“Il conflitto in Medio Oriente rischia di lasciare cicatrici profonde sull’economia globale, anche nel caso di una rapida conclusione”. È il monito lanciato dal governatore della Banca d’Italia, Fabio Panetta, intervenuto all’assemblea dei partecipanti dedicata ai conti 2025.
Secondo Panetta, gli effetti della guerra contro l’Iran non saranno temporanei: il ritorno alla normalità nel mercato energetico richiederà “tempi non brevi”. Un elemento che ha già prodotto un “brusco cambiamento” nelle prospettive economiche, costringendo la Banca centrale europea a rivedere le stime su inflazione e crescita. Anche Bankitalia si prepara ad aggiornare le proprie previsioni nei prossimi giorni, con attese orientate a un rallentamento del Pil.
L’allarme si inserisce in un quadro già segnalato dalla presidente della Bce, Christine Lagarde, che ha recentemente invitato alla prudenza, sottolineando come i mercati appaiano “troppo ottimisti” rispetto alle conseguenze del conflitto. Uno scenario che richiama, per intensità, lo shock del 2022 seguito all’invasione russa dell’Ucraina.
Sul fronte della politica monetaria, tuttavia, l’Europa si presenta oggi più solida. Panetta ha evidenziato alcuni fattori positivi: un mercato del lavoro più robusto, un sistema bancario redditizio e ben patrimonializzato. Resta però centrale l’incognita sugli effetti indiretti della crisi, in particolare sulla dinamica dei salari. Il governatore ha ribadito il rischio di un “circolo vizioso tra prezzi e retribuzioni”, storicamente temuto dalle banche centrali, anche se finora non emerso in Italia dopo la crisi del 2022. In questo contesto, la linea resta prudente: le decisioni sui tassi continueranno a essere prese “riunione per riunione”, sulla base dei dati disponibili.
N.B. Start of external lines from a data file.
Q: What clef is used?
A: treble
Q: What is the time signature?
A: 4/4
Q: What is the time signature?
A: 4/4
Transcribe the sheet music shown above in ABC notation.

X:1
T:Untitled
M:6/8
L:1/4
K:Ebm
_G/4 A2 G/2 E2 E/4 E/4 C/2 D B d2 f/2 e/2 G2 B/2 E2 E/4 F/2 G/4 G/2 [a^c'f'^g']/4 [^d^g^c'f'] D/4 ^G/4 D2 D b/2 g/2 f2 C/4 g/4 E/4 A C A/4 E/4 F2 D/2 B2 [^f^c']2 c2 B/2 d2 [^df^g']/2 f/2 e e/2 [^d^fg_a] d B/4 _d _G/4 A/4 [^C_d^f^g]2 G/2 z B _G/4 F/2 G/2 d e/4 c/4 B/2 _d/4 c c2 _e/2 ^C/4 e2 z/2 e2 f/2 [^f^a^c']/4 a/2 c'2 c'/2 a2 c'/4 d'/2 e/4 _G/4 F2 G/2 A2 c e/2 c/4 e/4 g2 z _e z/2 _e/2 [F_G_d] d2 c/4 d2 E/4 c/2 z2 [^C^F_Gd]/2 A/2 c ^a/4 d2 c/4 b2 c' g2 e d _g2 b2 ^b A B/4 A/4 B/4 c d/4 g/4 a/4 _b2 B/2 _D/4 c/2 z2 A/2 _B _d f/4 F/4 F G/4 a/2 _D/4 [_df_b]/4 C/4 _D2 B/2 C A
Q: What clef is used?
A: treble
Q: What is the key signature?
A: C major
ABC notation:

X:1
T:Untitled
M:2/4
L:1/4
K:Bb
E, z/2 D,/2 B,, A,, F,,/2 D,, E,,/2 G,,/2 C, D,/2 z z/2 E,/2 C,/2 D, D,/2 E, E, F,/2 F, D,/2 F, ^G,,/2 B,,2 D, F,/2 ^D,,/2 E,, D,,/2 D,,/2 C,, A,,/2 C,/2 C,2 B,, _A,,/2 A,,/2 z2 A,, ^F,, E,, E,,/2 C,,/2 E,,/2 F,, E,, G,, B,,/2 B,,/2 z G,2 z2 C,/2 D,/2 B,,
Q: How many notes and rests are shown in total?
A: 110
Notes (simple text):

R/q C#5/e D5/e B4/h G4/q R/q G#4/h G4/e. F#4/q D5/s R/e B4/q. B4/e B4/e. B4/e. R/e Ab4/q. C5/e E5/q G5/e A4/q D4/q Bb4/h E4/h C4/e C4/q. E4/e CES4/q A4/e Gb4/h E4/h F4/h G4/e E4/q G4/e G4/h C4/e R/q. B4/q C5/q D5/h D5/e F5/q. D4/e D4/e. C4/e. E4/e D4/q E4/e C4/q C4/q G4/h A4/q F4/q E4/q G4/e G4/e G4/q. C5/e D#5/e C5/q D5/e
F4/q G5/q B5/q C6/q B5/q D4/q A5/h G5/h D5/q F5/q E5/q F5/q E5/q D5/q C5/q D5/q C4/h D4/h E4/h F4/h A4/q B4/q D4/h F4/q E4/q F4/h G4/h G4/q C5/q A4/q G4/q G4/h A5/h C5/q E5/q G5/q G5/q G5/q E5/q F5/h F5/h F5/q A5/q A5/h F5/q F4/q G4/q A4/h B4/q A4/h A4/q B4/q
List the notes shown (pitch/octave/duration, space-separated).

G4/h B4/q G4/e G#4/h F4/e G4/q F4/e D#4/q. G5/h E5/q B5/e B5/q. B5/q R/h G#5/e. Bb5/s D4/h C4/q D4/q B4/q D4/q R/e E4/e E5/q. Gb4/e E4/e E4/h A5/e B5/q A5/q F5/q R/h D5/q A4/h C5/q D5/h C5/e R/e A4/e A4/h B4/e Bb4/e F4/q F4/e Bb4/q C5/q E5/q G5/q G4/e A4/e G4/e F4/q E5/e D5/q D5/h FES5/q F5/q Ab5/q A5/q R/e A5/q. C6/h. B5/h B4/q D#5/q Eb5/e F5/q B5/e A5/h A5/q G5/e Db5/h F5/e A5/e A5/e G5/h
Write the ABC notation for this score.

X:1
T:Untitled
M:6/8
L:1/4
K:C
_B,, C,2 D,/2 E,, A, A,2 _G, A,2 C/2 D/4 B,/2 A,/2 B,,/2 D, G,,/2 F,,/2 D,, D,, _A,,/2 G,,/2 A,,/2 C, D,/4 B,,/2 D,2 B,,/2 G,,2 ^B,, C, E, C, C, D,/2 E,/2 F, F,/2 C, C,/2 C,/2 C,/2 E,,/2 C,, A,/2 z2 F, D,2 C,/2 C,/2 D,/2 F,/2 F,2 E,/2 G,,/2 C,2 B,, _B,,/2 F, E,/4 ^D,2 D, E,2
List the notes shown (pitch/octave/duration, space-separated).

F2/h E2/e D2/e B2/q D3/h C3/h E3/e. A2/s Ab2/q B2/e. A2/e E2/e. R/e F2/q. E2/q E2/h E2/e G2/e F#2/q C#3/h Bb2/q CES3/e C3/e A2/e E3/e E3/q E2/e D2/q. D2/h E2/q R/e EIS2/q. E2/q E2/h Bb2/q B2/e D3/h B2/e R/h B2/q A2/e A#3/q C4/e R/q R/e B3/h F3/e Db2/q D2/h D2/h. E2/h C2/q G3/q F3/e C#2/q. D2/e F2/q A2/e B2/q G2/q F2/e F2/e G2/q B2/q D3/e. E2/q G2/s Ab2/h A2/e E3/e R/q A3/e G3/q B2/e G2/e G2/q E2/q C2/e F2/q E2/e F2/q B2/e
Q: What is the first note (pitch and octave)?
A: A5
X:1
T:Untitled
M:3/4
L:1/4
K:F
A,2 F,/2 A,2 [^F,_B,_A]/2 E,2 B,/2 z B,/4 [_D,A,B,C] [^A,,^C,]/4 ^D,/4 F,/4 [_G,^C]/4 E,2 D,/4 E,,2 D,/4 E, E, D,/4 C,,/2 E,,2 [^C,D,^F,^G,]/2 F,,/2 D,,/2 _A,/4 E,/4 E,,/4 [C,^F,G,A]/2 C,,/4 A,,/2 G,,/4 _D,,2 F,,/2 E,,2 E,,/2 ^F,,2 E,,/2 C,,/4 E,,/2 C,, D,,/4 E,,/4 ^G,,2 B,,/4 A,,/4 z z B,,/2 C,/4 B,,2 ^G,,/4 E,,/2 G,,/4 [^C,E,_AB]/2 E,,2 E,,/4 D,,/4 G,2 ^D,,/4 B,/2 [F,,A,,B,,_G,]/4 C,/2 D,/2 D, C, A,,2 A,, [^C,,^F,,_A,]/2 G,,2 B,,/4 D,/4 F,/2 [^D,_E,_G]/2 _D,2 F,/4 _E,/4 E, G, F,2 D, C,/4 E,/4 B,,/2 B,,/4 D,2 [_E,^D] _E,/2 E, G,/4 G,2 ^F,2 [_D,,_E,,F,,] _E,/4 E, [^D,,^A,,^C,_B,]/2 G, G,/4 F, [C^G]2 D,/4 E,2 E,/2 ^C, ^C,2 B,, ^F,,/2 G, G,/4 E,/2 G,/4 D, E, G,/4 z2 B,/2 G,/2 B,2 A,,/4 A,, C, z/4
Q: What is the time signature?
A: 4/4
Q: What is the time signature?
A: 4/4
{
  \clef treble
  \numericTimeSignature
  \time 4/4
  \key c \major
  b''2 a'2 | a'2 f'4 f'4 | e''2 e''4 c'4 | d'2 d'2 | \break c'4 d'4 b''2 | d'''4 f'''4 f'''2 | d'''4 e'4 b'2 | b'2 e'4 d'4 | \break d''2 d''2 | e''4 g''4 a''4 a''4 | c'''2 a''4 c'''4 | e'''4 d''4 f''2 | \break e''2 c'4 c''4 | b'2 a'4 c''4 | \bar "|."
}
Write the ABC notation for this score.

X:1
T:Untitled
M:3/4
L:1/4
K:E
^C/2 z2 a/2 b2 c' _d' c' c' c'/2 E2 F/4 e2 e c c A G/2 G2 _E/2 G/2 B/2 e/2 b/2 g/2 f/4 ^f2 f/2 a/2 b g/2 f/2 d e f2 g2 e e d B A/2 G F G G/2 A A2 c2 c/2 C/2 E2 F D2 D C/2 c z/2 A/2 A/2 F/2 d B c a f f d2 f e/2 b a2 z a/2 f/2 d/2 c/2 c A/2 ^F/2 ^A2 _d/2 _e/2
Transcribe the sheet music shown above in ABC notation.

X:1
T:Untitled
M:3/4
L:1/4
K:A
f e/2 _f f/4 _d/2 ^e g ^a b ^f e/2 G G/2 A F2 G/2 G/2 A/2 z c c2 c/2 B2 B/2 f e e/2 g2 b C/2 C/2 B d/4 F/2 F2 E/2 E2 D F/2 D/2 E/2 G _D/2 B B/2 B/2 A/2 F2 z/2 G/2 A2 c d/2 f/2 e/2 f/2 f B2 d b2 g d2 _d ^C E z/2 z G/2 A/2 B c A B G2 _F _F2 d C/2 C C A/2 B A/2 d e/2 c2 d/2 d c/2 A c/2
Intanto, dal fronte interno arriva un segnale positivo. Dopo due anni di perdite, il bilancio della Banca d’Italia torna in utile grazie all’allentamento della politica monetaria, che ha ridotto il costo delle passività. Il risultato lordo passa così da una perdita di 7,3 miliardi nel 2024 a un utile di 3 miliardi.
Di questi, 900 milioni saranno destinati al rafforzamento del fondo rischi e 400 milioni al pagamento delle imposte. L’utile netto, pari a 1,65 miliardi, garantirà allo Stato la quota principale: 1,272 miliardi. Negli ultimi dieci anni, l’istituto centrale ha versato complessivamente all’Erario 41,3 miliardi di euro. Benefici anche per i partecipanti al capitale, tra casse previdenziali, banche e assicurazioni, che riceveranno dividendi per 340 milioni riferiti al 2025, portando il totale distribuito nell’ultimo decennio a 2,9 miliardi. Un risultato che conferma il ritorno alla solidità dell’istituto, ma che si accompagna a uno scenario macroeconomico ancora pieno di incognite.